# IA32 Emulation on Kernel 3.7.10

## sebu06

Hi,

after my recent kernel update my 32bit librarys are no loading anymore. So I wanted to check if the IA32 Emulation option is turned on in my kernel configuration (I'm running a 3.7.10 x86_64 gentoo-sources kernel) and it seams to me that the option is missing. Is there a new option to enable support for 32 bit binary files?

Thanks,

Sebastian

----------

## sebu06

Hey,

after another closer look my kernel is build from arch/x86 instead of arch/amd64. It seems that there is no amd64 in my arch folder. Have I done something wrong?

----------

## sebu06

And even eselect profile returns:

!!! Error: Failed to get a list of valid profiles

exiting

Is there any way to get my installation working again or have I screwed up at some point?

----------

## Maitreya

Does "ls /etc/portage/ -la" return that make.profile is still symlinked to something?

You could always download a recent portage snapshot.

----------

## sebu06

Hi,

yes - it's linked to /usr/portage/profiles/default/linux/amd64/13.0/desktop which should be fine I think.

----------

## sebu06

Hey,

just in case anyone has the same problems - in my case was the arch variable set to Linux.x86_64. This caused all the other problems. Simply resetting it to amd64, reemerging the kernel and making it solved everything.

----------

**EXERCISE TASKS:**
A: Answer these questions about the IA32 emulation thread:
(i) Which kernel version and sources is the first poster running?
(ii) What is make.profile symlinked to?
(iii) What value was the arch variable set to before it was fixed?
B: Print the stretch of the IA32 emulation thread from "after another closer" through "at some point?", keeping it unchanged.
The lines that follow come from a different source than the thread.

**INFORMATION:**
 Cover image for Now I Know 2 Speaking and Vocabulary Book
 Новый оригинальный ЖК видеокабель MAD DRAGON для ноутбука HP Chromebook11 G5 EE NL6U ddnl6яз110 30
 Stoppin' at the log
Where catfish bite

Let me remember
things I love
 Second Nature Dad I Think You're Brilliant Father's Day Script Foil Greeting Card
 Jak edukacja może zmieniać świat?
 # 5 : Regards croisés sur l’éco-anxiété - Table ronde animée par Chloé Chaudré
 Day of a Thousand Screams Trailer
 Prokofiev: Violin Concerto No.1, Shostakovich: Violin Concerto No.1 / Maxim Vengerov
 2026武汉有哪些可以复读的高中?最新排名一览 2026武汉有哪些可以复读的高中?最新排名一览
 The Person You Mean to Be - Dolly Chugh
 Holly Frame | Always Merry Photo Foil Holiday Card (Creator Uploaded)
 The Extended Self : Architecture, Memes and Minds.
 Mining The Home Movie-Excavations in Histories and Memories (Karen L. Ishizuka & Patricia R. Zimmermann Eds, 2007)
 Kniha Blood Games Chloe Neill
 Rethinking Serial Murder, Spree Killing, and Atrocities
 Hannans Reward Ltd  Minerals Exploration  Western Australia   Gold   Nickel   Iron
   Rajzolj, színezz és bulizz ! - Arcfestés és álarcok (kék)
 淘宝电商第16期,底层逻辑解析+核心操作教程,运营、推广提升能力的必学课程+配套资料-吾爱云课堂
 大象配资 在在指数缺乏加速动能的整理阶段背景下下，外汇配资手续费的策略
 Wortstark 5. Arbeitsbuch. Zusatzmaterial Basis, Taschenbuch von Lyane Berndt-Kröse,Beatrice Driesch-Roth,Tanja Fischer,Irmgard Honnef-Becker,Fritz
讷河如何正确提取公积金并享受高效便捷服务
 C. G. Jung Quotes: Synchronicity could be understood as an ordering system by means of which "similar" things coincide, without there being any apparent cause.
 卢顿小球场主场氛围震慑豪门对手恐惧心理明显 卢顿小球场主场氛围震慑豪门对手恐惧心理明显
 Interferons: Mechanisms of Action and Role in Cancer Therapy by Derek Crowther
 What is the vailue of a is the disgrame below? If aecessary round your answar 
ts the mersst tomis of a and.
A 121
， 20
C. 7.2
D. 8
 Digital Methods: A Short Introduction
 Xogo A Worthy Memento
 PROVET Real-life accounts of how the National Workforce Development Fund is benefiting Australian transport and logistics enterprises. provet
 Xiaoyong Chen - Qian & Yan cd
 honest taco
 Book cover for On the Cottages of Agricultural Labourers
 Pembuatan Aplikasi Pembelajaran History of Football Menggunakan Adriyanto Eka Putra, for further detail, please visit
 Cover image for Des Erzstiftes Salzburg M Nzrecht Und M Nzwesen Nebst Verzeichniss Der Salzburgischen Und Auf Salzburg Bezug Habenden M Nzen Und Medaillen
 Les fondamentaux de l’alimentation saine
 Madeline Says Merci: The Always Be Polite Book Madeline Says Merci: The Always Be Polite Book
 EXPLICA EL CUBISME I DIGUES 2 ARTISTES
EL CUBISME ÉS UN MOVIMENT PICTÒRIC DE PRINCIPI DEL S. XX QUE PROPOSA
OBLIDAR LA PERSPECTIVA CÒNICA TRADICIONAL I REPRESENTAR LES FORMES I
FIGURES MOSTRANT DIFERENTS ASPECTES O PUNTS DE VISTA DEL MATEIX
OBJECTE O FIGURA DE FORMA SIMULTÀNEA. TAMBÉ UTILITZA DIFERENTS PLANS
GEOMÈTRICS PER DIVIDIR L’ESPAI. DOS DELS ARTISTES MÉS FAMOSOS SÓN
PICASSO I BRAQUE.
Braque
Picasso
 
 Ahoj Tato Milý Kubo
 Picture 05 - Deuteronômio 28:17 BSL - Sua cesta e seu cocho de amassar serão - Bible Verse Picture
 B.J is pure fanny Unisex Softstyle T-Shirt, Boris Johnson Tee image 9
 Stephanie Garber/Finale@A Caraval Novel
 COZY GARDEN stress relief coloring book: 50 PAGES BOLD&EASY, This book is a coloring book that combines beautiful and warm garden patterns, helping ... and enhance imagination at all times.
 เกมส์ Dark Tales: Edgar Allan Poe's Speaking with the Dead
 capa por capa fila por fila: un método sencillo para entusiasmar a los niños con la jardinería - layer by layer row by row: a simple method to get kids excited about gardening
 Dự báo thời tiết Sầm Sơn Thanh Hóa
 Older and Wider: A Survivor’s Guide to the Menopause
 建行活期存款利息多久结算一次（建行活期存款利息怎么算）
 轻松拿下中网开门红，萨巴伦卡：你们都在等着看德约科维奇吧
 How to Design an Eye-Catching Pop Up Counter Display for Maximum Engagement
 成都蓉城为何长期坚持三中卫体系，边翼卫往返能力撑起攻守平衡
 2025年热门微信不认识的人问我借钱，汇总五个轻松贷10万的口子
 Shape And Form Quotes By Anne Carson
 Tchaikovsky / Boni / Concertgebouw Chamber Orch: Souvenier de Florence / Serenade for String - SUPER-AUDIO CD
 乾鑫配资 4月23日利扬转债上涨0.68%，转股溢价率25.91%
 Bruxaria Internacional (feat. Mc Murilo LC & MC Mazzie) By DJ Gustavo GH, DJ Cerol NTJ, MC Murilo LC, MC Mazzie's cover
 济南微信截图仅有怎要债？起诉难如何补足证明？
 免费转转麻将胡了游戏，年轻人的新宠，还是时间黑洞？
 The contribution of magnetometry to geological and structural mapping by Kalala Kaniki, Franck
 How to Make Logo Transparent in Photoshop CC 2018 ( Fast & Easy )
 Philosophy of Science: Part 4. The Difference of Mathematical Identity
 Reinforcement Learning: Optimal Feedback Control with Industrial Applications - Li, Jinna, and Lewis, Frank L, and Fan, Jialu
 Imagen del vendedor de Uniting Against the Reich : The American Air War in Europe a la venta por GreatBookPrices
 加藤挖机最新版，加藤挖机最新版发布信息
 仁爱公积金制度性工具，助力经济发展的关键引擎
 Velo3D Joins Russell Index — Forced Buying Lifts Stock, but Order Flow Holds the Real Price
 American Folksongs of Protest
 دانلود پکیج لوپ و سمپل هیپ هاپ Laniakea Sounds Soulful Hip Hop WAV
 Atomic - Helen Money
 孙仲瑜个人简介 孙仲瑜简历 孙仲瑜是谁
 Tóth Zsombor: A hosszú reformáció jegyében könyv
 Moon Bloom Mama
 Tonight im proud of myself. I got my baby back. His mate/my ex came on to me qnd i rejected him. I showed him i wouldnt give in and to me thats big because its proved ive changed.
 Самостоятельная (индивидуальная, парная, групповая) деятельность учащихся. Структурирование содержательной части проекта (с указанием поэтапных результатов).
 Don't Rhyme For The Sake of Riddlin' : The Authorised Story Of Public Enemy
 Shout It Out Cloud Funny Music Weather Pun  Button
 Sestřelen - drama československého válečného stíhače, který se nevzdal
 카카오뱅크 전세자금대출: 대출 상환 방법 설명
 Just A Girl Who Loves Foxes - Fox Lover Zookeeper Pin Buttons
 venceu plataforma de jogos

**LIST OF SOLUTIONS:**
A:
(i) A 3.7.10 x86_64 gentoo-sources kernel.
(ii) /usr/portage/profiles/default/linux/amd64/13.0/desktop
(iii) Linux.x86_64

B:
after another closer look my kernel is build from arch/x86 instead of arch/amd64. It seems that there is no amd64 in my arch folder. Have I done something wrong?

----------

## sebu06

And even eselect profile returns:

!!! Error: Failed to get a list of valid profiles

exiting

Is there any way to get my installation working again or have I screwed up at some point?